On l’appelait le « mage du Kremlin ». L’énigmatique Vadim Baranov fut metteur en scène puis producteur d’émissions de télé-réalité avant de devenir l’éminence grise de Poutine, dit le Tsar. Après sa démission du poste de conseiller politique, les légendes sur son compte se multiplient, sans que nul puisse démêler le faux du vrai. Jusqu’à ce que, une nuit, il se confie à l'auteur de ce livre.
Le mage du Kremlin est une analyse historique de Giuliano da Empoli, ex conseiller de Matteo Renzi, ex président du conseil italien de 2014 à 2016. Le livre a été achevé 1 an avant l'opération spéciale déclenchée par Poutine en Ukraine.
Ce récit vaut surtout par la photographie historique dressée par Baranov de la Russie depuis la chute du mur de Berlin, l'effondrement de l'URSS, la parenthèse désenchantée de Boris Eltsine et la reprise en main de la Russie par Vladimir Poutine, chef du FSB (ex KGB) en 1999.

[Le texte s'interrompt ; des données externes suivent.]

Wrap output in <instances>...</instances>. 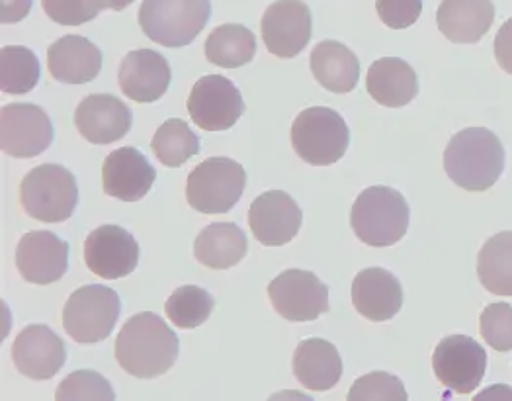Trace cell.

Les passionnés de géopolitique n'y apprendront pas forcément grand chose, à savoir que le regard jeté par les Russes sur leur dirigeant est à l'opposé de celui des Occidentaux, tout comme les valeurs qu'ils défendent.
Entre un Russe et un Occidental il y a la même différence de mentalité qu'entre un habitant de la Terre et un martien.

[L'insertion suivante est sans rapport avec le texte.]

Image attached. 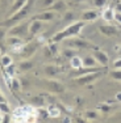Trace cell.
Returning a JSON list of instances; mask_svg holds the SVG:
<instances>
[{
	"mask_svg": "<svg viewBox=\"0 0 121 123\" xmlns=\"http://www.w3.org/2000/svg\"><path fill=\"white\" fill-rule=\"evenodd\" d=\"M85 26V21H74L72 24H70L69 26L63 29V30L58 31L57 34H54L51 38H50V42H62V41H66L69 38H72V37H76L80 34L82 29Z\"/></svg>",
	"mask_w": 121,
	"mask_h": 123,
	"instance_id": "1",
	"label": "cell"
},
{
	"mask_svg": "<svg viewBox=\"0 0 121 123\" xmlns=\"http://www.w3.org/2000/svg\"><path fill=\"white\" fill-rule=\"evenodd\" d=\"M33 3L34 0H28L26 4L21 8L20 11H17L16 13H13L12 16L7 17L3 22H0V26H4V28H11V26L19 24V22L24 21L26 17L29 16V13L32 12V8H33Z\"/></svg>",
	"mask_w": 121,
	"mask_h": 123,
	"instance_id": "2",
	"label": "cell"
},
{
	"mask_svg": "<svg viewBox=\"0 0 121 123\" xmlns=\"http://www.w3.org/2000/svg\"><path fill=\"white\" fill-rule=\"evenodd\" d=\"M40 47H41V42L38 39H33L28 43H24V46L19 50V55L21 56V59H29L30 56H33L36 54V51Z\"/></svg>",
	"mask_w": 121,
	"mask_h": 123,
	"instance_id": "3",
	"label": "cell"
},
{
	"mask_svg": "<svg viewBox=\"0 0 121 123\" xmlns=\"http://www.w3.org/2000/svg\"><path fill=\"white\" fill-rule=\"evenodd\" d=\"M29 24H30V21L29 22H19V24L11 26V28H8L7 30V36H14V37H20V38H24L29 34Z\"/></svg>",
	"mask_w": 121,
	"mask_h": 123,
	"instance_id": "4",
	"label": "cell"
},
{
	"mask_svg": "<svg viewBox=\"0 0 121 123\" xmlns=\"http://www.w3.org/2000/svg\"><path fill=\"white\" fill-rule=\"evenodd\" d=\"M101 75H103V71H96V72H91V74H85V75L78 76V77H74L72 81L74 84H76L79 86H87L95 80H97Z\"/></svg>",
	"mask_w": 121,
	"mask_h": 123,
	"instance_id": "5",
	"label": "cell"
},
{
	"mask_svg": "<svg viewBox=\"0 0 121 123\" xmlns=\"http://www.w3.org/2000/svg\"><path fill=\"white\" fill-rule=\"evenodd\" d=\"M66 45L69 46V47L78 49V50L79 49H92L93 47V45L91 42H88V41H85V39H82V38H78V36L66 39Z\"/></svg>",
	"mask_w": 121,
	"mask_h": 123,
	"instance_id": "6",
	"label": "cell"
},
{
	"mask_svg": "<svg viewBox=\"0 0 121 123\" xmlns=\"http://www.w3.org/2000/svg\"><path fill=\"white\" fill-rule=\"evenodd\" d=\"M55 14H57V12H53V11H49V9H43L42 12L36 14L33 17V20H40L42 22H50L55 18Z\"/></svg>",
	"mask_w": 121,
	"mask_h": 123,
	"instance_id": "7",
	"label": "cell"
},
{
	"mask_svg": "<svg viewBox=\"0 0 121 123\" xmlns=\"http://www.w3.org/2000/svg\"><path fill=\"white\" fill-rule=\"evenodd\" d=\"M5 41H7V45L9 46V47H12L13 50H20L22 46H24V39H22V38H20V37L7 36Z\"/></svg>",
	"mask_w": 121,
	"mask_h": 123,
	"instance_id": "8",
	"label": "cell"
},
{
	"mask_svg": "<svg viewBox=\"0 0 121 123\" xmlns=\"http://www.w3.org/2000/svg\"><path fill=\"white\" fill-rule=\"evenodd\" d=\"M92 55L95 56V59L97 60V63H99L100 66L107 67L109 64V56H108L107 52L101 51V50H95V51L92 52Z\"/></svg>",
	"mask_w": 121,
	"mask_h": 123,
	"instance_id": "9",
	"label": "cell"
},
{
	"mask_svg": "<svg viewBox=\"0 0 121 123\" xmlns=\"http://www.w3.org/2000/svg\"><path fill=\"white\" fill-rule=\"evenodd\" d=\"M99 31L105 37H113L116 34H119V29L114 25H99Z\"/></svg>",
	"mask_w": 121,
	"mask_h": 123,
	"instance_id": "10",
	"label": "cell"
},
{
	"mask_svg": "<svg viewBox=\"0 0 121 123\" xmlns=\"http://www.w3.org/2000/svg\"><path fill=\"white\" fill-rule=\"evenodd\" d=\"M99 14H101V13H99L97 9H87L80 14V20L85 22H91V21H95L99 17Z\"/></svg>",
	"mask_w": 121,
	"mask_h": 123,
	"instance_id": "11",
	"label": "cell"
},
{
	"mask_svg": "<svg viewBox=\"0 0 121 123\" xmlns=\"http://www.w3.org/2000/svg\"><path fill=\"white\" fill-rule=\"evenodd\" d=\"M45 84H46V86H48V89L50 90V92H53V93H62V92H64L63 84H61L59 81H57V80H46Z\"/></svg>",
	"mask_w": 121,
	"mask_h": 123,
	"instance_id": "12",
	"label": "cell"
},
{
	"mask_svg": "<svg viewBox=\"0 0 121 123\" xmlns=\"http://www.w3.org/2000/svg\"><path fill=\"white\" fill-rule=\"evenodd\" d=\"M42 21L40 20H32L30 24H29V36H36L41 30H42Z\"/></svg>",
	"mask_w": 121,
	"mask_h": 123,
	"instance_id": "13",
	"label": "cell"
},
{
	"mask_svg": "<svg viewBox=\"0 0 121 123\" xmlns=\"http://www.w3.org/2000/svg\"><path fill=\"white\" fill-rule=\"evenodd\" d=\"M61 72H62V68L58 66H54V64H46L45 66V75L49 76V77H54Z\"/></svg>",
	"mask_w": 121,
	"mask_h": 123,
	"instance_id": "14",
	"label": "cell"
},
{
	"mask_svg": "<svg viewBox=\"0 0 121 123\" xmlns=\"http://www.w3.org/2000/svg\"><path fill=\"white\" fill-rule=\"evenodd\" d=\"M48 9H49V11H53V12H57V13H59V12H66L67 5H66V3H64L63 0H55L54 4H53L50 8H48Z\"/></svg>",
	"mask_w": 121,
	"mask_h": 123,
	"instance_id": "15",
	"label": "cell"
},
{
	"mask_svg": "<svg viewBox=\"0 0 121 123\" xmlns=\"http://www.w3.org/2000/svg\"><path fill=\"white\" fill-rule=\"evenodd\" d=\"M114 13H116L114 8L107 7V8H104V11L101 12V17H103V20H104V21L112 22V21L114 20Z\"/></svg>",
	"mask_w": 121,
	"mask_h": 123,
	"instance_id": "16",
	"label": "cell"
},
{
	"mask_svg": "<svg viewBox=\"0 0 121 123\" xmlns=\"http://www.w3.org/2000/svg\"><path fill=\"white\" fill-rule=\"evenodd\" d=\"M82 62H83V67H97V64H99L92 54L83 56L82 58Z\"/></svg>",
	"mask_w": 121,
	"mask_h": 123,
	"instance_id": "17",
	"label": "cell"
},
{
	"mask_svg": "<svg viewBox=\"0 0 121 123\" xmlns=\"http://www.w3.org/2000/svg\"><path fill=\"white\" fill-rule=\"evenodd\" d=\"M26 1L28 0H14V3H13V5H12V8L9 9V12H8V17L9 16H12L13 13H16L17 11H20L22 7L26 4Z\"/></svg>",
	"mask_w": 121,
	"mask_h": 123,
	"instance_id": "18",
	"label": "cell"
},
{
	"mask_svg": "<svg viewBox=\"0 0 121 123\" xmlns=\"http://www.w3.org/2000/svg\"><path fill=\"white\" fill-rule=\"evenodd\" d=\"M17 66H19V69H20V71H25V72H26V71H29V69L33 68L34 63H33L32 60H29V59H22L19 64H17Z\"/></svg>",
	"mask_w": 121,
	"mask_h": 123,
	"instance_id": "19",
	"label": "cell"
},
{
	"mask_svg": "<svg viewBox=\"0 0 121 123\" xmlns=\"http://www.w3.org/2000/svg\"><path fill=\"white\" fill-rule=\"evenodd\" d=\"M70 66H71L74 69H78V68H80V67H83L82 58L78 56V55H74L71 59H70Z\"/></svg>",
	"mask_w": 121,
	"mask_h": 123,
	"instance_id": "20",
	"label": "cell"
},
{
	"mask_svg": "<svg viewBox=\"0 0 121 123\" xmlns=\"http://www.w3.org/2000/svg\"><path fill=\"white\" fill-rule=\"evenodd\" d=\"M48 117H50L48 113V109H42V107L36 109V118H38L37 121H45Z\"/></svg>",
	"mask_w": 121,
	"mask_h": 123,
	"instance_id": "21",
	"label": "cell"
},
{
	"mask_svg": "<svg viewBox=\"0 0 121 123\" xmlns=\"http://www.w3.org/2000/svg\"><path fill=\"white\" fill-rule=\"evenodd\" d=\"M63 24H70V22H74L75 21V14H74L71 11H66L63 13Z\"/></svg>",
	"mask_w": 121,
	"mask_h": 123,
	"instance_id": "22",
	"label": "cell"
},
{
	"mask_svg": "<svg viewBox=\"0 0 121 123\" xmlns=\"http://www.w3.org/2000/svg\"><path fill=\"white\" fill-rule=\"evenodd\" d=\"M48 113L50 115V118H58L61 114L59 109H58L57 106H54V105H50V106H48Z\"/></svg>",
	"mask_w": 121,
	"mask_h": 123,
	"instance_id": "23",
	"label": "cell"
},
{
	"mask_svg": "<svg viewBox=\"0 0 121 123\" xmlns=\"http://www.w3.org/2000/svg\"><path fill=\"white\" fill-rule=\"evenodd\" d=\"M85 118H87V121H97L100 118V114L96 110H88L85 111Z\"/></svg>",
	"mask_w": 121,
	"mask_h": 123,
	"instance_id": "24",
	"label": "cell"
},
{
	"mask_svg": "<svg viewBox=\"0 0 121 123\" xmlns=\"http://www.w3.org/2000/svg\"><path fill=\"white\" fill-rule=\"evenodd\" d=\"M8 85L11 86V89H12V90H20V89H21V83H20V80L17 77H14V76L11 79V83L8 84Z\"/></svg>",
	"mask_w": 121,
	"mask_h": 123,
	"instance_id": "25",
	"label": "cell"
},
{
	"mask_svg": "<svg viewBox=\"0 0 121 123\" xmlns=\"http://www.w3.org/2000/svg\"><path fill=\"white\" fill-rule=\"evenodd\" d=\"M48 47L50 50V52H51V55L54 56V55H58V52H59V47H58V42H49Z\"/></svg>",
	"mask_w": 121,
	"mask_h": 123,
	"instance_id": "26",
	"label": "cell"
},
{
	"mask_svg": "<svg viewBox=\"0 0 121 123\" xmlns=\"http://www.w3.org/2000/svg\"><path fill=\"white\" fill-rule=\"evenodd\" d=\"M109 76H111L113 80H120L121 81V69H114V71L109 72Z\"/></svg>",
	"mask_w": 121,
	"mask_h": 123,
	"instance_id": "27",
	"label": "cell"
},
{
	"mask_svg": "<svg viewBox=\"0 0 121 123\" xmlns=\"http://www.w3.org/2000/svg\"><path fill=\"white\" fill-rule=\"evenodd\" d=\"M55 0H41V8L42 9H48V8H50L53 4H54Z\"/></svg>",
	"mask_w": 121,
	"mask_h": 123,
	"instance_id": "28",
	"label": "cell"
},
{
	"mask_svg": "<svg viewBox=\"0 0 121 123\" xmlns=\"http://www.w3.org/2000/svg\"><path fill=\"white\" fill-rule=\"evenodd\" d=\"M11 63H12V58H11L9 55H4V56L1 58V66L4 67V68H5V67H8Z\"/></svg>",
	"mask_w": 121,
	"mask_h": 123,
	"instance_id": "29",
	"label": "cell"
},
{
	"mask_svg": "<svg viewBox=\"0 0 121 123\" xmlns=\"http://www.w3.org/2000/svg\"><path fill=\"white\" fill-rule=\"evenodd\" d=\"M14 64L13 63H11L8 67H5V72H7V75H8V77H13V75H14Z\"/></svg>",
	"mask_w": 121,
	"mask_h": 123,
	"instance_id": "30",
	"label": "cell"
},
{
	"mask_svg": "<svg viewBox=\"0 0 121 123\" xmlns=\"http://www.w3.org/2000/svg\"><path fill=\"white\" fill-rule=\"evenodd\" d=\"M11 109H9V106H8V104L7 102H0V113H3V114H5V113H9Z\"/></svg>",
	"mask_w": 121,
	"mask_h": 123,
	"instance_id": "31",
	"label": "cell"
},
{
	"mask_svg": "<svg viewBox=\"0 0 121 123\" xmlns=\"http://www.w3.org/2000/svg\"><path fill=\"white\" fill-rule=\"evenodd\" d=\"M92 3H93V5H95V8H103L107 4V0H93Z\"/></svg>",
	"mask_w": 121,
	"mask_h": 123,
	"instance_id": "32",
	"label": "cell"
},
{
	"mask_svg": "<svg viewBox=\"0 0 121 123\" xmlns=\"http://www.w3.org/2000/svg\"><path fill=\"white\" fill-rule=\"evenodd\" d=\"M7 30L8 29H5L4 26H0V41H3L7 37Z\"/></svg>",
	"mask_w": 121,
	"mask_h": 123,
	"instance_id": "33",
	"label": "cell"
},
{
	"mask_svg": "<svg viewBox=\"0 0 121 123\" xmlns=\"http://www.w3.org/2000/svg\"><path fill=\"white\" fill-rule=\"evenodd\" d=\"M99 110H101V111H104V113H109V110H111V106L107 104H101L99 106Z\"/></svg>",
	"mask_w": 121,
	"mask_h": 123,
	"instance_id": "34",
	"label": "cell"
},
{
	"mask_svg": "<svg viewBox=\"0 0 121 123\" xmlns=\"http://www.w3.org/2000/svg\"><path fill=\"white\" fill-rule=\"evenodd\" d=\"M113 67H114V68H117V69H121V56H120V59H117L113 63Z\"/></svg>",
	"mask_w": 121,
	"mask_h": 123,
	"instance_id": "35",
	"label": "cell"
},
{
	"mask_svg": "<svg viewBox=\"0 0 121 123\" xmlns=\"http://www.w3.org/2000/svg\"><path fill=\"white\" fill-rule=\"evenodd\" d=\"M114 20H116V21L121 25V12H117V11H116V13H114Z\"/></svg>",
	"mask_w": 121,
	"mask_h": 123,
	"instance_id": "36",
	"label": "cell"
},
{
	"mask_svg": "<svg viewBox=\"0 0 121 123\" xmlns=\"http://www.w3.org/2000/svg\"><path fill=\"white\" fill-rule=\"evenodd\" d=\"M43 52H45V56H48V58H51V56H53L48 46H45V47H43Z\"/></svg>",
	"mask_w": 121,
	"mask_h": 123,
	"instance_id": "37",
	"label": "cell"
},
{
	"mask_svg": "<svg viewBox=\"0 0 121 123\" xmlns=\"http://www.w3.org/2000/svg\"><path fill=\"white\" fill-rule=\"evenodd\" d=\"M33 102H34V104H37V105H42L43 104V98L42 97H36L33 99Z\"/></svg>",
	"mask_w": 121,
	"mask_h": 123,
	"instance_id": "38",
	"label": "cell"
},
{
	"mask_svg": "<svg viewBox=\"0 0 121 123\" xmlns=\"http://www.w3.org/2000/svg\"><path fill=\"white\" fill-rule=\"evenodd\" d=\"M114 9L117 11V12H121V1L119 0V3L116 4V7H114Z\"/></svg>",
	"mask_w": 121,
	"mask_h": 123,
	"instance_id": "39",
	"label": "cell"
},
{
	"mask_svg": "<svg viewBox=\"0 0 121 123\" xmlns=\"http://www.w3.org/2000/svg\"><path fill=\"white\" fill-rule=\"evenodd\" d=\"M84 0H70V3L71 4H80V3H83Z\"/></svg>",
	"mask_w": 121,
	"mask_h": 123,
	"instance_id": "40",
	"label": "cell"
},
{
	"mask_svg": "<svg viewBox=\"0 0 121 123\" xmlns=\"http://www.w3.org/2000/svg\"><path fill=\"white\" fill-rule=\"evenodd\" d=\"M7 4H8V0H0V5L1 7H5Z\"/></svg>",
	"mask_w": 121,
	"mask_h": 123,
	"instance_id": "41",
	"label": "cell"
},
{
	"mask_svg": "<svg viewBox=\"0 0 121 123\" xmlns=\"http://www.w3.org/2000/svg\"><path fill=\"white\" fill-rule=\"evenodd\" d=\"M116 99H117V101H120V102H121V92H119V93L116 94Z\"/></svg>",
	"mask_w": 121,
	"mask_h": 123,
	"instance_id": "42",
	"label": "cell"
},
{
	"mask_svg": "<svg viewBox=\"0 0 121 123\" xmlns=\"http://www.w3.org/2000/svg\"><path fill=\"white\" fill-rule=\"evenodd\" d=\"M5 101V98H4V96L1 94V93H0V102H4Z\"/></svg>",
	"mask_w": 121,
	"mask_h": 123,
	"instance_id": "43",
	"label": "cell"
},
{
	"mask_svg": "<svg viewBox=\"0 0 121 123\" xmlns=\"http://www.w3.org/2000/svg\"><path fill=\"white\" fill-rule=\"evenodd\" d=\"M4 122V115H1V114H0V123H3Z\"/></svg>",
	"mask_w": 121,
	"mask_h": 123,
	"instance_id": "44",
	"label": "cell"
},
{
	"mask_svg": "<svg viewBox=\"0 0 121 123\" xmlns=\"http://www.w3.org/2000/svg\"><path fill=\"white\" fill-rule=\"evenodd\" d=\"M119 54H120V56H121V45H120V50H119Z\"/></svg>",
	"mask_w": 121,
	"mask_h": 123,
	"instance_id": "45",
	"label": "cell"
},
{
	"mask_svg": "<svg viewBox=\"0 0 121 123\" xmlns=\"http://www.w3.org/2000/svg\"><path fill=\"white\" fill-rule=\"evenodd\" d=\"M120 1H121V0H120Z\"/></svg>",
	"mask_w": 121,
	"mask_h": 123,
	"instance_id": "46",
	"label": "cell"
}]
</instances>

L'universalisme des valeurs est un leurre "européo centré" ou occidental. De par le monde, les civilisations se sont construites au travers de leurs histoires, toutes différentes, ce qui entraîne dans les populations concernées un relativisme inévitable sur le sujet.
La politique a un seul but : répondre aux terreurs de l’homme. C’est pourquoi au moment où l’État n’est plus capable de protéger les citoyens de la peur, le fondement même de son existence est remis en discussion. Quand, à l’automne 1999, la bataille du Caucase se déplace à Moscou, et que les immeubles de neuf étages commencent à s’effriter comme des châteaux de sable, le bon citoyen moscovite, déjà désorienté de son côté, voit pour la première fois face à lui le spectre de la guerre civile. L’anarchie, la dissolution, la mort. La terreur primordiale, que le démantèlement même de l’Union soviétique n’avait pas réussi à éveiller, commence à pénétrer les consciences.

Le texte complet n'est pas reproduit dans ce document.